Veneration and adoration are the products of inculturation and contextualization. They are undoubtedly desirable, useful and essential to relate with strangers to the Good News as well as for keeping the faith alive through generations. But if we’ve understood it rightly, the practice caters to the culture, aspirations and mindset of the simple and nascent entrants to faith. At any point in time they are invariably the target audience for the Good News and obviously there is a need to speak the language they understand. However, it is also a pastoral responsibility not to allow spiritual stagnation but encourage the faithful to rise higher and learn to worship in spirit and truth. Sometimes, during festive Novenas it is really good to hear a priest remind the faithful that God seeks disciples and NOT devotees.

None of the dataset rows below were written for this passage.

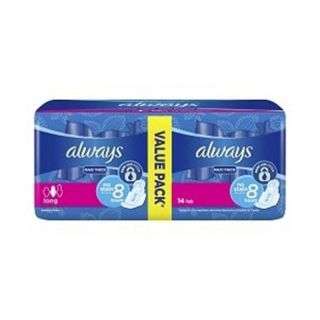 Always Maxi Thick Long Duo 14 Pieces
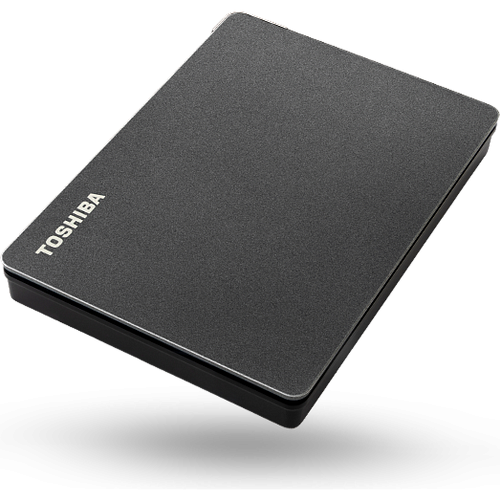 Внешний жесткий диск 2.5" 1Tb Toshiba HDTX110EK3AA USB3.2 Gen 1 Canvio Gaming Черный УЦЕНКА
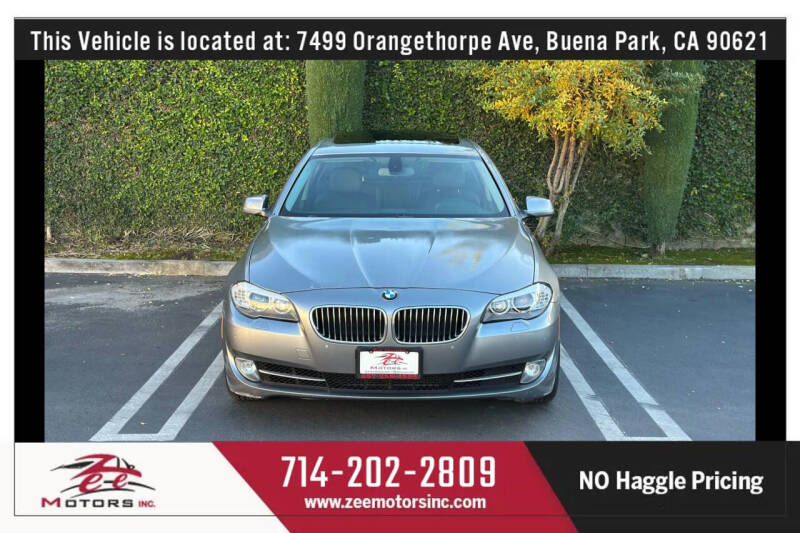 2012 BMW 5 Series 528i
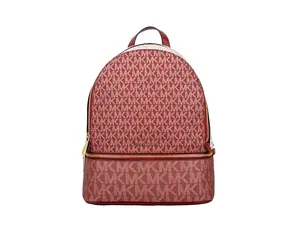 Pre-owned MICHAEL KORS Pvc Tote Bags Rhea Medium Backpack Women's Bookbag
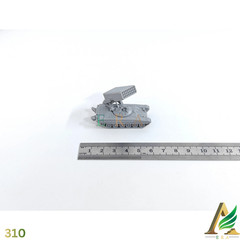 1/144 TOS-1A Rocket Launcher Tank Model Kit Resin Unpainted Miniature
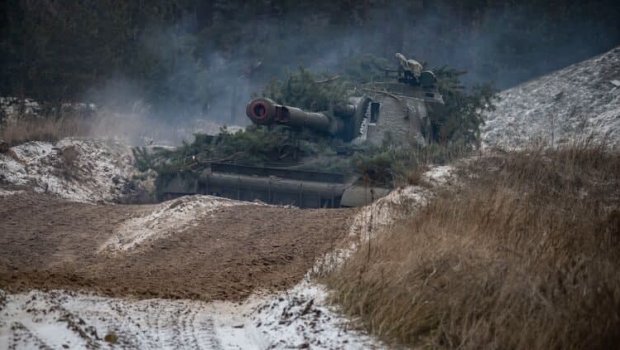 Luqansk vilayətində şiddətli döyüşlər gedir - Rus işğalçıları əsir götürüldü - FOTO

It is truly right to give thanks and praise to God always for His amazing power and glory; but the thing to be bowed to, is His Will and that which is to be adored, desired and imitated is His selfless love. Others may understand Church teaching as it suits them but this is my understanding: Church DOES NOT exhort us to imitate either the Father or the Holy Spirit but it does unceasingly exhort and teach us to imitate Christ Who is the image of the unseen God.

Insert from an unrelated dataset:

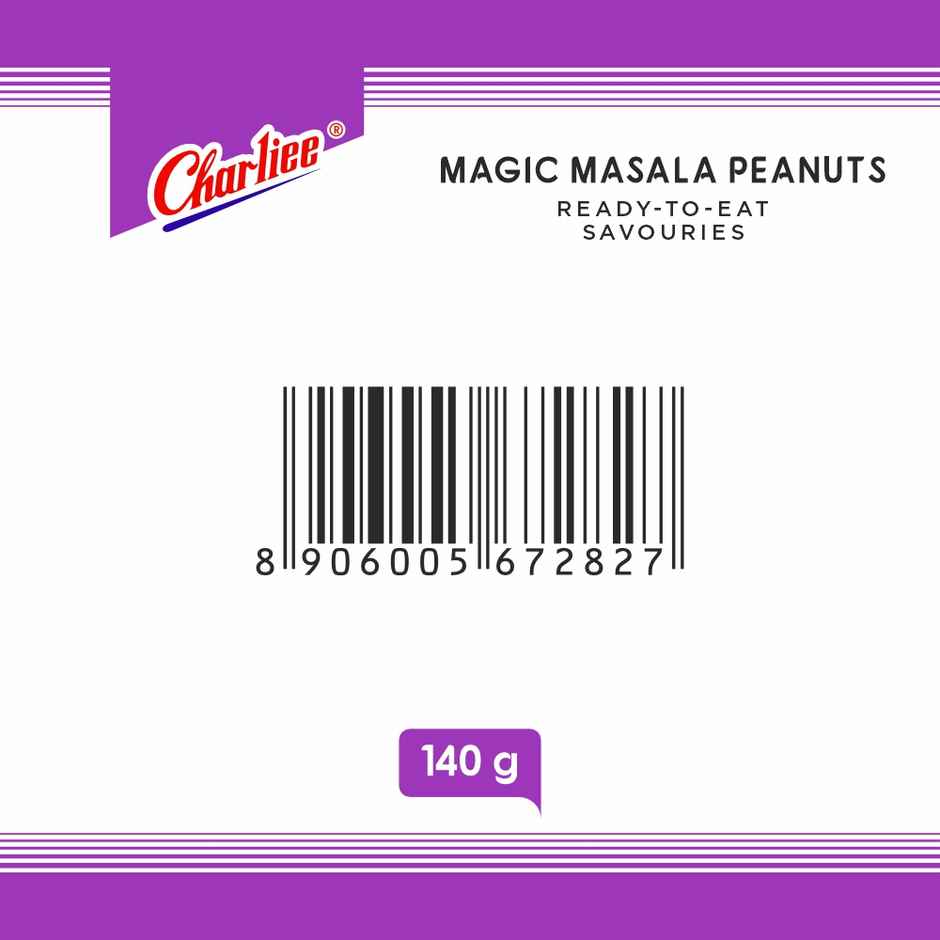 CHARLIEE Magic Masala Peanuts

If you are still confused about it just check if you understand hero-worship, then true worship too, will become clear: a youth may praise and thank Michael Jackson for his awesome performance and also admit that he is incomparably the best; but hero-worship lies in imitating Michael Jackson’s style and that’s how his fans show their love and admiration for him. God’s style is the sacrificial, selfless love called Agape and He says: “Whoever wants to be my disciple must deny themselves and take up their cross and follow me” (NIV Mt 16:24b).